▶ _Spatial questions based on scenes_:

-.-.-

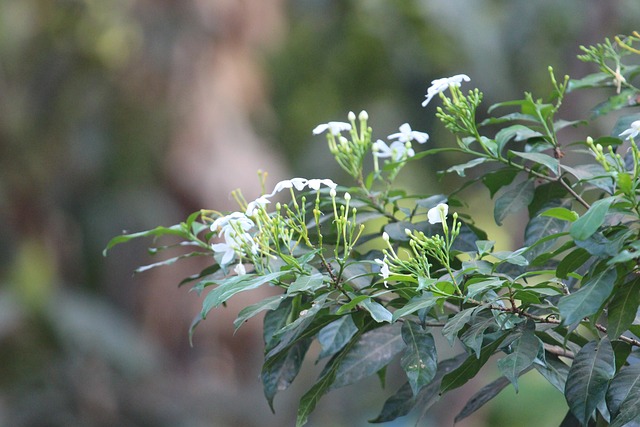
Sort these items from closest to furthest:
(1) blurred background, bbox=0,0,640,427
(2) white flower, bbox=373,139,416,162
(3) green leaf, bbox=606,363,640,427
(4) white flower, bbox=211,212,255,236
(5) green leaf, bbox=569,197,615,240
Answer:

-.-.-

▶ _Your objective_: Copy every line of the listing above verbatim, omitting the pictures.

▶ _Completed task_:
Sort these items from closest to furthest:
(1) blurred background, bbox=0,0,640,427
(2) white flower, bbox=373,139,416,162
(3) green leaf, bbox=606,363,640,427
(4) white flower, bbox=211,212,255,236
(5) green leaf, bbox=569,197,615,240
Answer:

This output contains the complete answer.